Previously, it tried to infer the correct destination block from the
successor list, but this is a rather tricky propspect, given the
existence of successors that occur mid-block (such as invoke, and
potentially in the future, callbr).

Instead, require the caller to pass in the expected fallthrough
successor explicitly. In most callers, the correct block is
immediately clear. But, in MachineBlockPlacement, we do need to record
the original ordering, before starting to reorder blocks.

Diff Detail

Event Timeline

jyknight created this revision.May 7 2020, 3:24 PM
Herald added a project: Restricted Project. · View Herald TranscriptMay 7 2020, 3:24 PM

(such as invoke, and potentially in the future, callbr).

Is the endgame here that we relax the restriction that updateTerminator() requires an analyzable branch?

llvm/include/llvm/CodeGen/MachineBasicBlock.h
519

fallthrough.

llvm/lib/CodeGen/TailDuplicator.cpp
955

Is this related to the rest of the patch? I don't see any obvious interaction.

jyknight marked 2 inline comments as done.May 12 2020, 1:27 PM

Is the endgame here that we relax the restriction that updateTerminator() requires an analyzable branch?

That wasn't my goal. My goal is to remove the assumption that it's possible to reconstruct which branches should be present at the end of the block, based purely on CFG successors. Once upon a time, that may have been a simple prospect -- e.g. if there's a conditional branch, there should be 2 CFG successors, and at least one must have an actual branch instruction, so you just add/remove branches to the other one, depending on whether it's the fallthrough block. But then we added exception handling, and the EHPad successors mess up that simplicity. But, we could at least filter out EHPad blocks, because those can't also be the target of a normal jump.
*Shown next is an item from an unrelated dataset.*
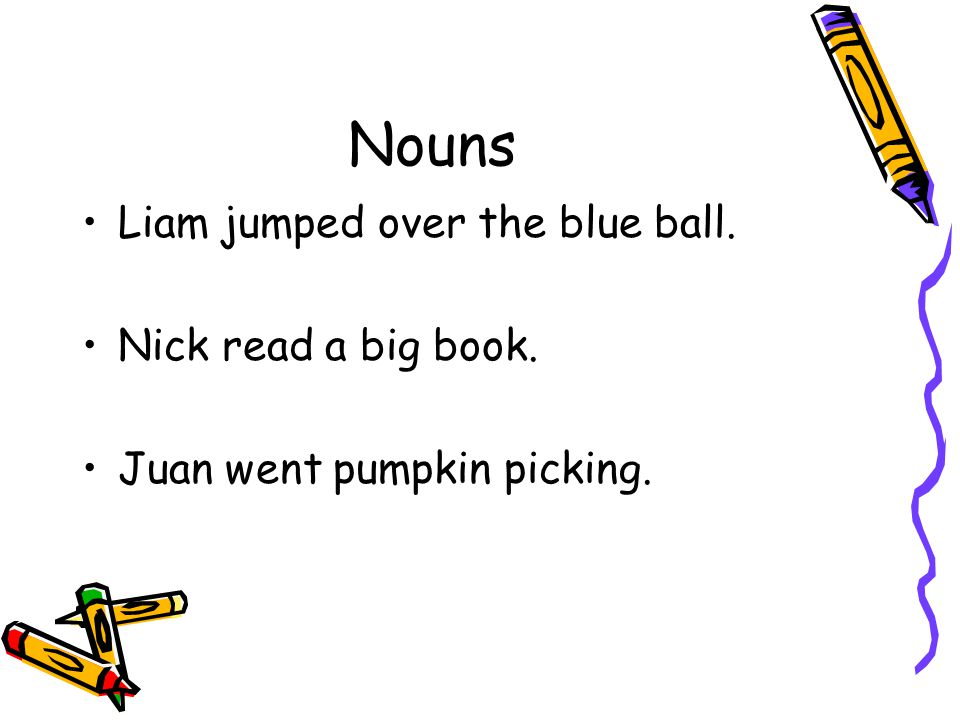 Nouns Liam jumped over the blue ball. Nick read a big book. Juan went pumpkin picking.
However, I'm now proposing to make inlineasm_br not be a terminator instruction, which means the block can have extra successors in a new way. And unlike the EHPad blocks, the targets of an INLINEASM_BR may _also_ be used as normal jump/fallthroughs of another block.

I split this out as a separate review, because I think it's actually better that this is less magical and more explicit, regardless of whether we decide to make that INLINEASM_BR change.

llvm/lib/CodeGen/TailDuplicator.cpp
955

This code previously left the block in a bogus state, where the new CFG was not properly reflected in the instructions in the block (e.g. the machine instructions could fallthrough to the next block, while the CFG said it should actually jump somewhere else).

In the past, other future calls to updateTerminator managed to reconstruct the desired state of things, and insert the correct jump, based on the CFG successor. That no longer happens magically, so this code now must ensure that it has inserted a jump at the end of the block if it intends there to be one.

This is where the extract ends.